EXERCISE DIRECTIONS:
Begin with the line that has "this 1270×952 image.". Give it and every line after it again, exactly, through the end of the entries below.

RECORDS PROVIDED:
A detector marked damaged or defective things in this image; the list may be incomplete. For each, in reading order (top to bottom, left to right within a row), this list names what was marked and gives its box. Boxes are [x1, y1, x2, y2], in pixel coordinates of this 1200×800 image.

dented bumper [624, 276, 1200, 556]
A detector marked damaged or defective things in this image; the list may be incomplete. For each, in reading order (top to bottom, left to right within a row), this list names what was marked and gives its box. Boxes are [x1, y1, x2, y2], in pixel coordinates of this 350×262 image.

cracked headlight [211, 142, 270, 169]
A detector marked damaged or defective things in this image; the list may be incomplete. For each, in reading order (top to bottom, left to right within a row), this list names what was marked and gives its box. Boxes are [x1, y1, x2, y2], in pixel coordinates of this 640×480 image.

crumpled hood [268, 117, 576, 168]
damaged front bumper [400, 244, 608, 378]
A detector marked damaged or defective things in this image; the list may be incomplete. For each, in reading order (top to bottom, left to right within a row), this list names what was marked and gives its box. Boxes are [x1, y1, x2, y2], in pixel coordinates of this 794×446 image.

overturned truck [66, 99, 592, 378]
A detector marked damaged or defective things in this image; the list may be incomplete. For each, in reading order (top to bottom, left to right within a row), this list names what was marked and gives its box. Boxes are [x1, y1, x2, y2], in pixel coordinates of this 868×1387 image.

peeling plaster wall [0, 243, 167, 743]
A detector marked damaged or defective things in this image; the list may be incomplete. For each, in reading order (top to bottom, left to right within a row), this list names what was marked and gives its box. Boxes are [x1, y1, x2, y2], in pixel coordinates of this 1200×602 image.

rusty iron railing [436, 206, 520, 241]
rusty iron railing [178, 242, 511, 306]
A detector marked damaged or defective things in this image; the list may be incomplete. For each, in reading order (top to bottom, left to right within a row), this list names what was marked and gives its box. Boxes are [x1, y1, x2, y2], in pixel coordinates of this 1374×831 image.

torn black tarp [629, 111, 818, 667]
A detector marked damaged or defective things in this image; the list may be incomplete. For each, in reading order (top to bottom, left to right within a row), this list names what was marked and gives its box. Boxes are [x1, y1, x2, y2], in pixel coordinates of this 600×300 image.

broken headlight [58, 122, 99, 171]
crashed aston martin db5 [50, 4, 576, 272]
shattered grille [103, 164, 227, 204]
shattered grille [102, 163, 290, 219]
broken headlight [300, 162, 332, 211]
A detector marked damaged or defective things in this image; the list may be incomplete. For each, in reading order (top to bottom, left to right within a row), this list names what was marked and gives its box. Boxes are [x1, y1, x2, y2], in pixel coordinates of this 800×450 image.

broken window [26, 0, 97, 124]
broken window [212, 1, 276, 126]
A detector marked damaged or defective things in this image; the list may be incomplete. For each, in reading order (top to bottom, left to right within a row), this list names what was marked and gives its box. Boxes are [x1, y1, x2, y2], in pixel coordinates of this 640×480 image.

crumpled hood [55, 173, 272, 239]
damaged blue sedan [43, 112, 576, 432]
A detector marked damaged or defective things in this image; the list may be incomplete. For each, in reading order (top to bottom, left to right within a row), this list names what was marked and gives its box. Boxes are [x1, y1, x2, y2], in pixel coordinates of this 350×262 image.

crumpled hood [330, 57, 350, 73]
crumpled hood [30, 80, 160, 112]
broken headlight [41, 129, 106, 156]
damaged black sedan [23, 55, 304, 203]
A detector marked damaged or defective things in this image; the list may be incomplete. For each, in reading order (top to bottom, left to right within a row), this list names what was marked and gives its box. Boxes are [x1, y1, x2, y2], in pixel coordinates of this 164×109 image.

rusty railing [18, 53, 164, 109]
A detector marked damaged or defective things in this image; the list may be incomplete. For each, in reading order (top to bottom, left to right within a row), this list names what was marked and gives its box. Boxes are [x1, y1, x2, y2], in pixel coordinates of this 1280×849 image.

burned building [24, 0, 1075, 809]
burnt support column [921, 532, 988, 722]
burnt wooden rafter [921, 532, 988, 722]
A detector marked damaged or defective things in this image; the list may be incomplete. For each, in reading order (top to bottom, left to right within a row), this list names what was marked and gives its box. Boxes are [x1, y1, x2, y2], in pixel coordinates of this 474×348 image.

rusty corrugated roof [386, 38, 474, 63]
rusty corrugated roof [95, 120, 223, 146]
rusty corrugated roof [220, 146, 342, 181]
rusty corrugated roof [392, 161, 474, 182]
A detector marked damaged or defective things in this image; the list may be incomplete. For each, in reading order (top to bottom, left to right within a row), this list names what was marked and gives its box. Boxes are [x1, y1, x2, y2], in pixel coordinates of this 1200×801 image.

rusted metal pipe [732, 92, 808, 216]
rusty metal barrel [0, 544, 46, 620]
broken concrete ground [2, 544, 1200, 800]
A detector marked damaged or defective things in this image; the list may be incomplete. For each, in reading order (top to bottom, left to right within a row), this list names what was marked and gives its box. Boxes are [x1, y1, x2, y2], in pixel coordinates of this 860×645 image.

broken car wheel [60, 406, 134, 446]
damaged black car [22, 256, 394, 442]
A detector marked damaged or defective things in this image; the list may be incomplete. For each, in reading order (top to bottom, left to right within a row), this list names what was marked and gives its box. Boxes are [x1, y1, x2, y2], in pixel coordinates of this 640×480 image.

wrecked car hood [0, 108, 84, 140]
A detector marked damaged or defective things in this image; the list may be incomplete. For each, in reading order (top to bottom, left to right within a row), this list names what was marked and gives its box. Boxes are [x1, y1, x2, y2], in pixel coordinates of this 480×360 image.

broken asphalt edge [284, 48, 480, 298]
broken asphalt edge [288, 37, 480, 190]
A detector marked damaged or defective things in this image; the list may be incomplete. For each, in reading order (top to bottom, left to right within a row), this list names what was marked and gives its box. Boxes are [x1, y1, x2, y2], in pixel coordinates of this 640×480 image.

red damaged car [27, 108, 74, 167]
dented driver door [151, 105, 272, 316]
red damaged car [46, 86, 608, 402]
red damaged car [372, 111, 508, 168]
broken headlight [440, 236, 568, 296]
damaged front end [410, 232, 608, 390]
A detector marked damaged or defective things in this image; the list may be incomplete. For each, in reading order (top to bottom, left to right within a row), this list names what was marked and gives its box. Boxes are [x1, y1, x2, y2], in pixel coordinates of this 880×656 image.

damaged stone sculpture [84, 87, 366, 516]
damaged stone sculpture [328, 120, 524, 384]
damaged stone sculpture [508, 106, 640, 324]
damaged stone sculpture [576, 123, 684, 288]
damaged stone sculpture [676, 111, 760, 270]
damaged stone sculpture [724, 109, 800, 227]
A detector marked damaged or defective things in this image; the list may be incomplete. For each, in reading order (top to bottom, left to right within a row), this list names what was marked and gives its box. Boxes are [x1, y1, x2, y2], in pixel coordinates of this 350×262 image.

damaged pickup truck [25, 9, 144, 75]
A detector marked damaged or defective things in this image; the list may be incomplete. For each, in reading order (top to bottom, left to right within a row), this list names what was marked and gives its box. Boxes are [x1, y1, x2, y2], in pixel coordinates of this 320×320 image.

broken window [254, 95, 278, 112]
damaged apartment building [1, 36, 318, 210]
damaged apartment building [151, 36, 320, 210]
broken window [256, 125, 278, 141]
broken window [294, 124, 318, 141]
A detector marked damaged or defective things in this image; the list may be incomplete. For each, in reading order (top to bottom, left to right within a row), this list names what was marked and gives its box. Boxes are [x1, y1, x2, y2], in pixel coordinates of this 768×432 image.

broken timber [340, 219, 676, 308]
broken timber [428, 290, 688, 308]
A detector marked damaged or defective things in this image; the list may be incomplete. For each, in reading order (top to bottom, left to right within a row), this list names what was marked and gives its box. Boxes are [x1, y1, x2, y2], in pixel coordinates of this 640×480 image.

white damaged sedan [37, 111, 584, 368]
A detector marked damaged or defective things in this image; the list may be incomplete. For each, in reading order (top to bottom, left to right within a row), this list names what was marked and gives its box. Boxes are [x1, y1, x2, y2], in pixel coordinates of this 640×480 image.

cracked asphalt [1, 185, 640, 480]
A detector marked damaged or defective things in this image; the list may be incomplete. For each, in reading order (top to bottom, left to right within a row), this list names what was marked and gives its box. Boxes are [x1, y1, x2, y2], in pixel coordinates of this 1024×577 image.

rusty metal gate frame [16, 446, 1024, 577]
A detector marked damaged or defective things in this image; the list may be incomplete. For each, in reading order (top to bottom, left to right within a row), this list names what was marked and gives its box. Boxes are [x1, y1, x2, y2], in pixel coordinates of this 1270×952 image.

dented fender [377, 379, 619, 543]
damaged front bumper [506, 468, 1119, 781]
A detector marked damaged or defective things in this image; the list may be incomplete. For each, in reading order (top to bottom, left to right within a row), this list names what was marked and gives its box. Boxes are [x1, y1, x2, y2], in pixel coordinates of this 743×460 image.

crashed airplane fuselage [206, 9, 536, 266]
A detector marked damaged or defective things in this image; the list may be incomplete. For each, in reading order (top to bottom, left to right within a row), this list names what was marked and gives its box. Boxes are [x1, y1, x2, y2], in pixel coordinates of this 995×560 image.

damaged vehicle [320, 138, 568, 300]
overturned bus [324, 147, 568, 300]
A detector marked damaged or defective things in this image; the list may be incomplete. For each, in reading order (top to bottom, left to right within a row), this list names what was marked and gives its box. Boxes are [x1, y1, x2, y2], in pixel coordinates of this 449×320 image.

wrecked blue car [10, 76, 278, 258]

RESPONSE:
A detector marked damaged or defective things in this image; the list may be incomplete. For each, in reading order (top to bottom, left to right within a row), this list names what was marked and gives its box. Boxes are [x1, y1, x2, y2], in pixel coordinates of this 1270×952 image.

dented fender [377, 379, 619, 543]
damaged front bumper [506, 468, 1119, 781]
A detector marked damaged or defective things in this image; the list may be incomplete. For each, in reading order (top to bottom, left to right within a row), this list names what was marked and gives its box. Boxes are [x1, y1, x2, y2], in pixel coordinates of this 743×460 image.

crashed airplane fuselage [206, 9, 536, 266]
A detector marked damaged or defective things in this image; the list may be incomplete. For each, in reading order (top to bottom, left to right within a row), this list names what was marked and gives its box. Boxes are [x1, y1, x2, y2], in pixel coordinates of this 995×560 image.

damaged vehicle [320, 138, 568, 300]
overturned bus [324, 147, 568, 300]
A detector marked damaged or defective things in this image; the list may be incomplete. For each, in reading order (top to bottom, left to right within a row), this list names what was marked and gives its box. Boxes are [x1, y1, x2, y2], in pixel coordinates of this 449×320 image.

wrecked blue car [10, 76, 278, 258]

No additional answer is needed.